Zuckerberg calls Obama about internet spying

1:41 pm on 14 March 2014

Facebook founder Mark Zuckerberg says he has called President Barack Obama to "express frustration" over American digital surveillance.

He says in a blog post that the United States government "should be the champion for the internet, not a threat".

Mr Zuckerberg's comments come a day after a report that the US National Security Agency imitated a Facebook server in order to expand its spying capability through malware.

Mark Zuckerberg: frustrated.

Mark Zuckerberg: frustrated. Photo: AFP

Mr Zuckerberg said in September that the US "blew it" on internet spying. He now says "it seems like it will take a very long time for true full reform".

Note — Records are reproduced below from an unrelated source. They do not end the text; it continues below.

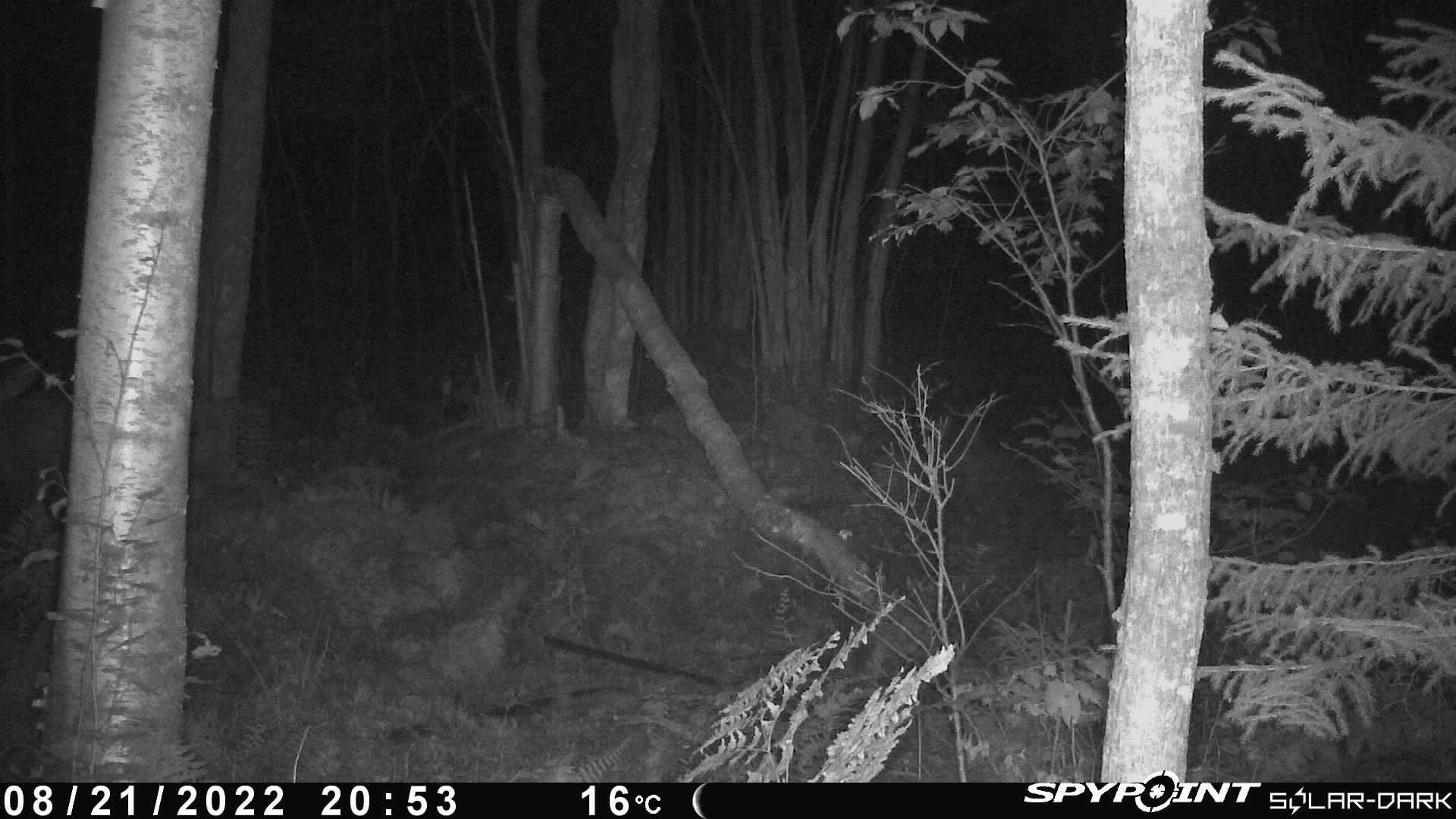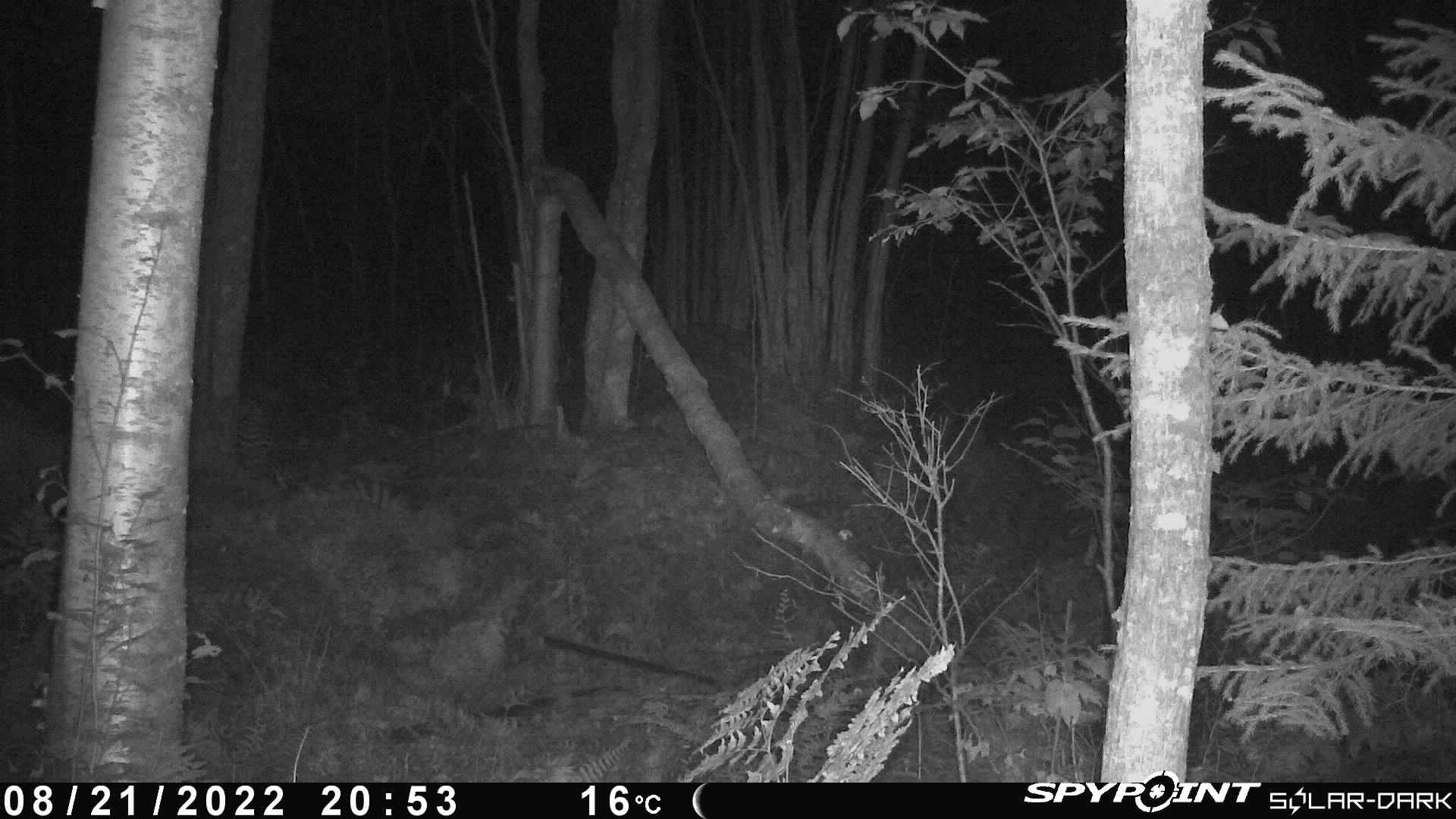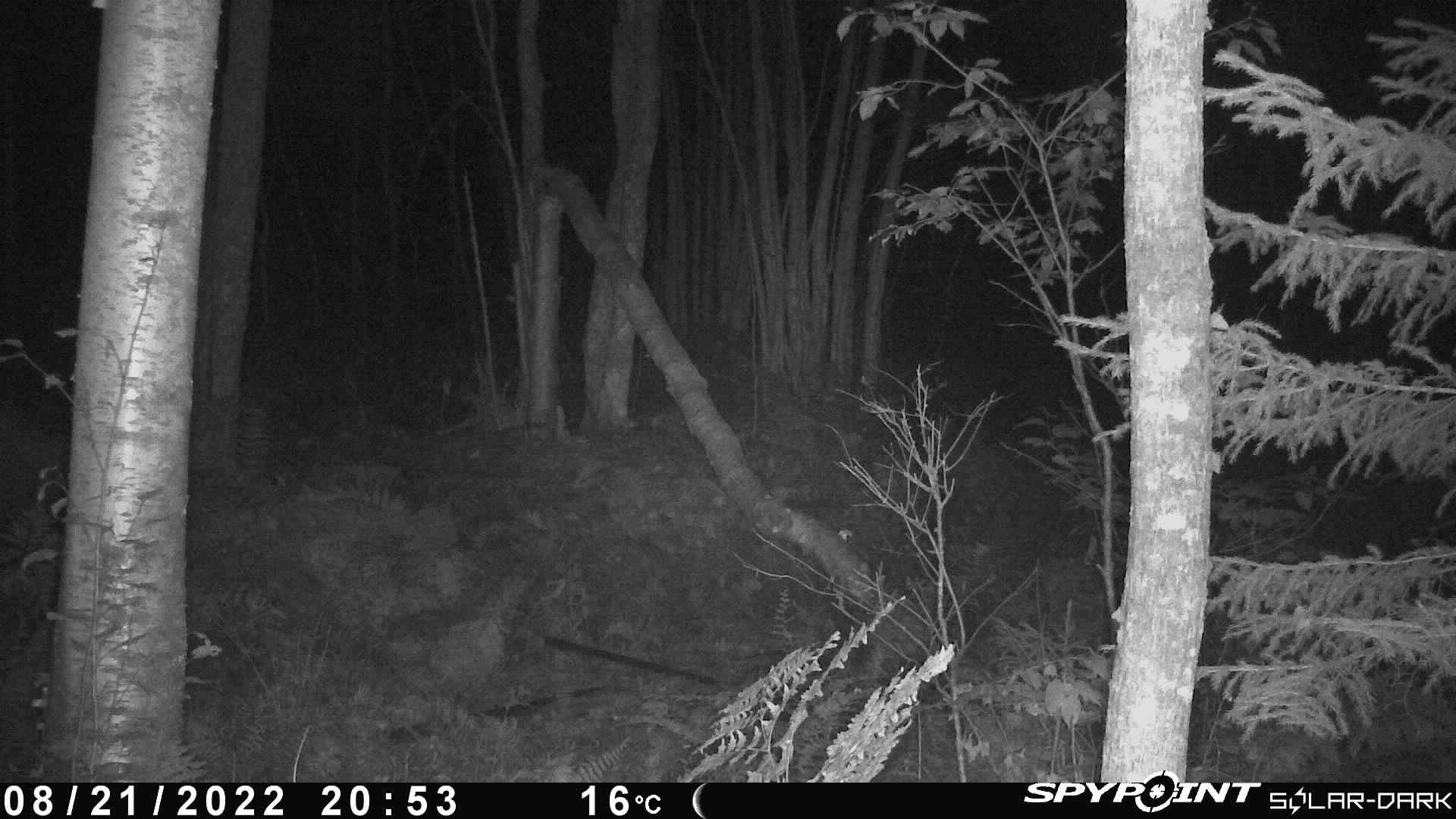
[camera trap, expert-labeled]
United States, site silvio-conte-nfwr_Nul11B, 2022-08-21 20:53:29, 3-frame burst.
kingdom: Animalia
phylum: Chordata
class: Mammalia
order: Artiodactyla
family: Cervidae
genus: Alces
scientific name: Alces alces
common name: moose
Moose (Alces alces).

"When our engineers work tirelessly to improve security," he says in his blog, "we imagine we're protecting you against criminals, not our own government.

"The US government should be the champion for the internet, not a threat. They need to be much more transparent about what they're doing, or otherwise people will believe the worst."

The NSA's activities were leaked by a former contractor for the agency, Edward Snowden, last year. His leaks have pointed to the NSA collecting phone records, tapping fibre-optic cables that carry global communications and hacking networks.

According to the documents, the agencies had "backdoor" access to the servers of nine major technology companies including Microsoft, Yahoo, Google, Facebook, PalTalk, AOL, Skype, YouTube and Apple.

All the companies named have denied their involvement.

Since the revelations, Facebook has teamed up with Google, Apple, Microsoft, Twitter, AOL, LinkedIn and Yahoo to form an alliance called Reform Government Surveillance.

The group has called for "wide-scale changes" to US government snooping.

Earlier this week, Mr Snowden told a conference that mass surveillance conducted by the US and other governments was "setting fire to the future of the internet".